Dettagli esercizio:
Per favore, indica se ciascuna affermazione concorda con il testo su UNIUD RESILHub, rispondendo sì o no e citando le parole decisive del testo. (a) Il primo corso è destinato a un massimo di trenta partecipanti. (b) La giornata di simulazione operativa si svolgerà a Paluzza. (c) L'accordo è stato firmato dal rettore Angelo Montanari e dall'assessore Riccardo Riccardi.

Testo da esaminare:
+ + + + + + +

09.03.26 – 16.00 – A Gemona del Friuli si inaugura un nuovo percorso universitario dedicato alla gestione delle emergenze e dei rischi. Questa mattina, lunedì 9 marzo, a Palazzo Fantoni è stata presentata UNIUD RESILHub, la Scuola laboratoriale di alta formazione in resilienza per lo sviluppo sostenibile promossa dall’Università di Udine.
L’iniziativa punta alla formazione di competenze avanzate nella gestione dei rischi, nel supporto alle decisioni e nella costruzione di comunità capaci di affrontare crisi e situazioni di emergenza sempre più complesse. Il progetto nasce in collaborazione con la Cattedra Unesco in Sicurezza intersettoriale per la riduzione dei rischi di disastro e la resilienza dell’ateneo friulano e promuove una stretta collaborazione tra università, istituzioni e territorio.
Il primo obiettivo della Scuola è la definizione e la formazione della figura del Resilience officer, un profilo professionale destinato a operare nel sistema regionale delle emergenze e nel Comitato regionale per le emergenze (Corem). La figura unisce competenze tecniche, capacità operative e strumenti di governance per favorire il coordinamento tra i diversi soggetti coinvolti nella gestione delle crisi.
L’accordo tra Regione e Università di Udine è stato firmato a margine della presentazione dal rettore Angelo Montanari e dall’assessore regionale alla Protezione civile Riccardo Riccardi. L’intesa formalizza l’avvio del percorso formativo e definisce il quadro di collaborazione con il sistema regionale di Protezione civile.
Il primo corso della Scuola prevede un programma intensivo di 40 ore destinato a un massimo di trenta partecipanti. Le attività didattiche si svolgeranno in parte in forma residenziale al Centro servizi per le foreste e le attività della montagna (CeSFAM) di Paluzza e si concluderanno con una giornata di simulazione operativa nella sede della Protezione civile regionale di Palmanova.
Per sostenere il progetto, l’Amministrazione regionale ha autorizzato uno stanziamento di 32 mila euro attraverso il Fondo regionale per la Protezione civile. L’obiettivo è valorizzare l’esperienza maturata dal Friuli dopo il terremoto del 1976 e trasformarla in un modello di prevenzione aggiornato, in linea con le strategie delle Nazioni Unite per la riduzione del rischio di disastri.

+ + + + + + +

Dati forniti:
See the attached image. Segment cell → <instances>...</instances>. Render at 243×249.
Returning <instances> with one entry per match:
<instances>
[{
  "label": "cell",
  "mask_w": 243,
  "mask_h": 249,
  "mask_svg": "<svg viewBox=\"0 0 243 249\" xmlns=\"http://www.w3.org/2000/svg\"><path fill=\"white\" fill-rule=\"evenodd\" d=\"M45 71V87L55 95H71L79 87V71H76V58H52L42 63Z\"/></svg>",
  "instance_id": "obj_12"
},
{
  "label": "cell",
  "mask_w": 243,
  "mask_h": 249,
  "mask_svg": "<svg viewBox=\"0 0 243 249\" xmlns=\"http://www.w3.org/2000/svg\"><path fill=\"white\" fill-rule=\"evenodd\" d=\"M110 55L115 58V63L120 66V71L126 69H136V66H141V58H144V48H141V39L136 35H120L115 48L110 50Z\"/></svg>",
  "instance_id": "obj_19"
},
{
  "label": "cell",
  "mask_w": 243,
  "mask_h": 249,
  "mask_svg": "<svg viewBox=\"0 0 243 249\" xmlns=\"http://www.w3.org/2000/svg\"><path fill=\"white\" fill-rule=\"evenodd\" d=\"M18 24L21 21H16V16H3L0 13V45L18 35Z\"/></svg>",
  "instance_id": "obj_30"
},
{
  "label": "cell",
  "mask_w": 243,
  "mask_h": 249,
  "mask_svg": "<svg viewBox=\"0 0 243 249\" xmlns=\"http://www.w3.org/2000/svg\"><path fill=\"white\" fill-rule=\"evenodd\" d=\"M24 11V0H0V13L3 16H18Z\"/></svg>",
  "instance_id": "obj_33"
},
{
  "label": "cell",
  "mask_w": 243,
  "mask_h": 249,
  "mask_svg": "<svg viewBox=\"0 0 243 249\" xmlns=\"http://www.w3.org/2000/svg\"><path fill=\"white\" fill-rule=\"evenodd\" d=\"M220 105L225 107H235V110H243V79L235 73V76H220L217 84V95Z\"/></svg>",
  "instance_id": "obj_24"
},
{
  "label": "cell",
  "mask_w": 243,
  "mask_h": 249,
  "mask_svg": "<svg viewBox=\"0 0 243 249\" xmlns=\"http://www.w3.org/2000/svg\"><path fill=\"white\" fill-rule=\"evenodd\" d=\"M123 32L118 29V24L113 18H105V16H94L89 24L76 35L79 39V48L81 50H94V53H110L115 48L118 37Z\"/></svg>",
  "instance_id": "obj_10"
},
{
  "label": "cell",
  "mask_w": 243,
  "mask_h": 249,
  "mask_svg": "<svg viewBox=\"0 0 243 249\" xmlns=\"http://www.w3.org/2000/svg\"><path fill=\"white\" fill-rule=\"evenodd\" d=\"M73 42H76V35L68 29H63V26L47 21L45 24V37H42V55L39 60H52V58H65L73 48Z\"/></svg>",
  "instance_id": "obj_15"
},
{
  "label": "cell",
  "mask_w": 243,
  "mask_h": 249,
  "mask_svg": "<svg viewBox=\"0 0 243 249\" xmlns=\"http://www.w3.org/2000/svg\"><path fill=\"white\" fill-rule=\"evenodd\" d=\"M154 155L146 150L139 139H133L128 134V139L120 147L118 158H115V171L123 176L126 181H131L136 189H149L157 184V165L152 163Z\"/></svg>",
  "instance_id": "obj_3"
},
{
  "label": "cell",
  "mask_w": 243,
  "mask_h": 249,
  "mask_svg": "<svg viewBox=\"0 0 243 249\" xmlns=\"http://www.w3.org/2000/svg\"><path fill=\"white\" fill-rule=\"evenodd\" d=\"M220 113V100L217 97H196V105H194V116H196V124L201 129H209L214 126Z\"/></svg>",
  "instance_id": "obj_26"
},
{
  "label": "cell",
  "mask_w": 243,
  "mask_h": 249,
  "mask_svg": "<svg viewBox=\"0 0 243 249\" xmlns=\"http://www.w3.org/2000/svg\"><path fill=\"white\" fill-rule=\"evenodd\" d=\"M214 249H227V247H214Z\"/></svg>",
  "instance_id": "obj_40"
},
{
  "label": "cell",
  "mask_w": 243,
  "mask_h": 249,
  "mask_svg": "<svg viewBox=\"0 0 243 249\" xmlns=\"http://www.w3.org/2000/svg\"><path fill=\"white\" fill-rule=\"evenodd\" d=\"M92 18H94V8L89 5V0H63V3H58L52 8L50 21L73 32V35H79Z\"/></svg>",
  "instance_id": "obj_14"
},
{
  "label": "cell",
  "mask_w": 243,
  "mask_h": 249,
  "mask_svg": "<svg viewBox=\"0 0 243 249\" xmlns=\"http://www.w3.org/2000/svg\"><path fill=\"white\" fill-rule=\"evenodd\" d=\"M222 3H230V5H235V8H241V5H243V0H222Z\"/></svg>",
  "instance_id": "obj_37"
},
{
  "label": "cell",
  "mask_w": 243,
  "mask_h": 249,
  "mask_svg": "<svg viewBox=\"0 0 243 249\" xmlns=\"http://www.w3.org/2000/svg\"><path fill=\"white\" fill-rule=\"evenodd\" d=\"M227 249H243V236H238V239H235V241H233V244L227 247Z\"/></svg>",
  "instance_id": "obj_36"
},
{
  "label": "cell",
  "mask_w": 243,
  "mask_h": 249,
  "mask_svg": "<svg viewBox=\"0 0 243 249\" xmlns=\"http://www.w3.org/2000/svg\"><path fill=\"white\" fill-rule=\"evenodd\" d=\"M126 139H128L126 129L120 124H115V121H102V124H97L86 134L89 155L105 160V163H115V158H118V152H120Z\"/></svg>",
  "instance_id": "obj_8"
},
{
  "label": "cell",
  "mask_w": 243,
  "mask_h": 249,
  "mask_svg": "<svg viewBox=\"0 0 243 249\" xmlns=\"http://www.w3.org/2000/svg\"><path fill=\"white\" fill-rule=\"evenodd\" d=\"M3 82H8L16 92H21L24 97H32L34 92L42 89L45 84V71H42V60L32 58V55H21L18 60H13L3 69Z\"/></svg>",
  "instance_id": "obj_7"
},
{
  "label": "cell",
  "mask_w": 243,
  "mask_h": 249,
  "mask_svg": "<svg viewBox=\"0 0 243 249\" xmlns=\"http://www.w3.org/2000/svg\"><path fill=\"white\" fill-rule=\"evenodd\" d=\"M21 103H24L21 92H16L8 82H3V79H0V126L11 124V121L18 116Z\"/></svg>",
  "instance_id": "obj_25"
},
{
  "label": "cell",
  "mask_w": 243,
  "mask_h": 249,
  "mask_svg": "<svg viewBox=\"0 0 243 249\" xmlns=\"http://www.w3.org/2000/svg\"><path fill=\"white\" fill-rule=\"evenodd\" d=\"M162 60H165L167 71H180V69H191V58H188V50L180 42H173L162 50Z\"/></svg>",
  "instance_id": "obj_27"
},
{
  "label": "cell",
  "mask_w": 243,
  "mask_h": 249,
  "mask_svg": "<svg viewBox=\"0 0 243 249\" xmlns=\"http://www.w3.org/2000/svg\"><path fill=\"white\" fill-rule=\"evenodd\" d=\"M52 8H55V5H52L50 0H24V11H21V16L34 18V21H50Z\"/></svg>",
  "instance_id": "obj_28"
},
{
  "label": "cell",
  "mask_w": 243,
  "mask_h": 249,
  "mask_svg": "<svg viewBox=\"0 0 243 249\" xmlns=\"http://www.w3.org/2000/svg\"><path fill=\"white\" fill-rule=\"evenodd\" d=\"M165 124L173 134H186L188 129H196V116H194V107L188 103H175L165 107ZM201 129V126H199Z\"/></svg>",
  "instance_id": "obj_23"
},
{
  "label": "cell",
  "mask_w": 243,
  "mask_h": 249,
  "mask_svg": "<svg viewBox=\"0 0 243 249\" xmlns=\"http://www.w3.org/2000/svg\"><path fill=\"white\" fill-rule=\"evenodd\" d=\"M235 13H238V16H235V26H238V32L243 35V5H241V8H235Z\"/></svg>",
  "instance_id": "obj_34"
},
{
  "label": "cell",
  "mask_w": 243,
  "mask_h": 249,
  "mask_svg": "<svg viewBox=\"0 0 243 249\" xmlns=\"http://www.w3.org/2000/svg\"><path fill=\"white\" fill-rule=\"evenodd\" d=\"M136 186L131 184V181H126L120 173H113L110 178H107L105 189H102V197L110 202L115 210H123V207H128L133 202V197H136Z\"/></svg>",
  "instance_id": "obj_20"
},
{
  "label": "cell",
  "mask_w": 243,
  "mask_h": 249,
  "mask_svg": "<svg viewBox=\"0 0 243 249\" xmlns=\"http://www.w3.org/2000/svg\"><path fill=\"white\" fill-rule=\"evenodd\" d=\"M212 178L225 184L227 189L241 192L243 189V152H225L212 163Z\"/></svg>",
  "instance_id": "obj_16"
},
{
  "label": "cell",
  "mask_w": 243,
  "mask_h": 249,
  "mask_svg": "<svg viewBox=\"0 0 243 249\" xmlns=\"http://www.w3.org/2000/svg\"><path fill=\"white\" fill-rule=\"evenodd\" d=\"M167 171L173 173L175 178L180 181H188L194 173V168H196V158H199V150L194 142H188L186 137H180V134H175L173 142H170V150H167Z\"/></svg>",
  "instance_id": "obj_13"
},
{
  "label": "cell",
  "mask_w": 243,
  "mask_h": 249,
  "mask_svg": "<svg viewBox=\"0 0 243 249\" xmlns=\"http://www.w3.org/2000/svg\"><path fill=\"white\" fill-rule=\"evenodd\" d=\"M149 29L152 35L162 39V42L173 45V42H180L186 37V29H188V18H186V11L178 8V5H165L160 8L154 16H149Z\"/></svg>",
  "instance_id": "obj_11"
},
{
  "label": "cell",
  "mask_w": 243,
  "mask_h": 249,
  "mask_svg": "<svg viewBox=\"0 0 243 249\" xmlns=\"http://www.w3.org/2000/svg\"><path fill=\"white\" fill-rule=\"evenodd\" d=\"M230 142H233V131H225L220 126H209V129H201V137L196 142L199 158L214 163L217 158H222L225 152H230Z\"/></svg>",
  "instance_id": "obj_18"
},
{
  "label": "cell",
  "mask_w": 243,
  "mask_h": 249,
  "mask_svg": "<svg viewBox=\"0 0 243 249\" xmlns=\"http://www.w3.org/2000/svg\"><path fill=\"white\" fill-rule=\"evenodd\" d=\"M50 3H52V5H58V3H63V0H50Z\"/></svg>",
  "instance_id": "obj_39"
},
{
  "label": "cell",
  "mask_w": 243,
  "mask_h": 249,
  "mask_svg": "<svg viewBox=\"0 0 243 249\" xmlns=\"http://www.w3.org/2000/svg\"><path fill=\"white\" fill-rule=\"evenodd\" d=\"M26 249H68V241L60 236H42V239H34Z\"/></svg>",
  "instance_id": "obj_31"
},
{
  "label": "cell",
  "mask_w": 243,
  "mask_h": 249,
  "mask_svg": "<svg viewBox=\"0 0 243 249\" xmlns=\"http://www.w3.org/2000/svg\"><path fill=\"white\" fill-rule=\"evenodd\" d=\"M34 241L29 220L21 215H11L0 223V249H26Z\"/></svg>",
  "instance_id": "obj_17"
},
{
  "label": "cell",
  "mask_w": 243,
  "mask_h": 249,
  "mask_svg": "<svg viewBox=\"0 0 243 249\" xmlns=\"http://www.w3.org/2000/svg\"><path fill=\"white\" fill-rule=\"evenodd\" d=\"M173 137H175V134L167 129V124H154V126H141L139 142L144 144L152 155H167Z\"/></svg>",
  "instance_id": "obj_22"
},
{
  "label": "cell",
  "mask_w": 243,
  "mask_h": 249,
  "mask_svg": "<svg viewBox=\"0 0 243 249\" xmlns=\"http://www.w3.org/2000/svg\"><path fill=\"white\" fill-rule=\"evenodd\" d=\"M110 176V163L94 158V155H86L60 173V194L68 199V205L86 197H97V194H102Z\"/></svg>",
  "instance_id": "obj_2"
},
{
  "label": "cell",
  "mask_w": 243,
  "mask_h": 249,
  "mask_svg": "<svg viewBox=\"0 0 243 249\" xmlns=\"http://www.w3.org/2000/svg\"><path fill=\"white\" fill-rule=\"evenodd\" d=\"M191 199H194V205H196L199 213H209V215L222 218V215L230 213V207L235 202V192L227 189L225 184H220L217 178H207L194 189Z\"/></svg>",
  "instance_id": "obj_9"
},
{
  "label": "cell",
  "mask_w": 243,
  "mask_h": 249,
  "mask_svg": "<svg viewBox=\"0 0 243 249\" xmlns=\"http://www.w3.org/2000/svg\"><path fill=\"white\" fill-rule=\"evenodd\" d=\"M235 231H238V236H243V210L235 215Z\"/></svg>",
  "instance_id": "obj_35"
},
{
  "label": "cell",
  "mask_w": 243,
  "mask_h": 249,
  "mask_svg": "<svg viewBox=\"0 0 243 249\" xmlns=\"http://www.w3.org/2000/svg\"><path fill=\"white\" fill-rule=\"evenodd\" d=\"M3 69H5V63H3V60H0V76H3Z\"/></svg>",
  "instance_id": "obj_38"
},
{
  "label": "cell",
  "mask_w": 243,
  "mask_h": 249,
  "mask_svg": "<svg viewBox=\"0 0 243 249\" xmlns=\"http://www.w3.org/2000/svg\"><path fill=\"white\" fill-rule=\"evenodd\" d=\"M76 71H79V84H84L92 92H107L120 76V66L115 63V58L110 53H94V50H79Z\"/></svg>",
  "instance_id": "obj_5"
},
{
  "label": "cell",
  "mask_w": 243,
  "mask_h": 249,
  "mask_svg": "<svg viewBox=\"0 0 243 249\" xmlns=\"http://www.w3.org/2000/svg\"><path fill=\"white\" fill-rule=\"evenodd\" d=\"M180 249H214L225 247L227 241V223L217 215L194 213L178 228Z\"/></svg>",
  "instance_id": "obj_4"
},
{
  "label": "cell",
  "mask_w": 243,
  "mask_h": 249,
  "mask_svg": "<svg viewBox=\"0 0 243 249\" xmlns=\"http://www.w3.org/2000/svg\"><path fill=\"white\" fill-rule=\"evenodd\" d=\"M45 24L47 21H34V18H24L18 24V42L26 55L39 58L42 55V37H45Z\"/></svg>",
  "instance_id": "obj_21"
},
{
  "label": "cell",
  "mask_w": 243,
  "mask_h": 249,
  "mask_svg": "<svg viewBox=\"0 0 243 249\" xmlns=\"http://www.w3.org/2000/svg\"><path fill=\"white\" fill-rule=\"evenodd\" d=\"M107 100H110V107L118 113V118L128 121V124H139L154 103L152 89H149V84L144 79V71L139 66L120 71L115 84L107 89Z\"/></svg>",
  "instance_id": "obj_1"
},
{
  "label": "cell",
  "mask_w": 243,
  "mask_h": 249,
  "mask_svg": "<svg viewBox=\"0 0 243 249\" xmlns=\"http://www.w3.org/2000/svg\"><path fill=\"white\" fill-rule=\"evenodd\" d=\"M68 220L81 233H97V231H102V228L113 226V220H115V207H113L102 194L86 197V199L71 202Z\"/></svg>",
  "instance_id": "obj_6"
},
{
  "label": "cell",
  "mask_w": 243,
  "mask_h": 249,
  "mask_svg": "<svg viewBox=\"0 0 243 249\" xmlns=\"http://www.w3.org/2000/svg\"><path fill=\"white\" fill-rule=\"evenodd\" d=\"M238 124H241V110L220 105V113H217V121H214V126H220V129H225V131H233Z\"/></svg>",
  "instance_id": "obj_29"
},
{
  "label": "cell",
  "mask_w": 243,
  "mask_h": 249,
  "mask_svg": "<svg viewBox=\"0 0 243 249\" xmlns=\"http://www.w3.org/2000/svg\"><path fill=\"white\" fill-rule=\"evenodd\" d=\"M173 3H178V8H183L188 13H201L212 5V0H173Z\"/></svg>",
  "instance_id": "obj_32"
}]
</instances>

+ + + + + + +

La tua soluzione:
(a) Sì: "destinato a un massimo di trenta partecipanti".
(b) No: "si concluderanno con una giornata di simulazione operativa nella sede della Protezione civile regionale di Palmanova".
(c) Sì: "firmato a margine della presentazione dal rettore Angelo Montanari e dall’assessore regionale alla Protezione civile Riccardo Riccardi".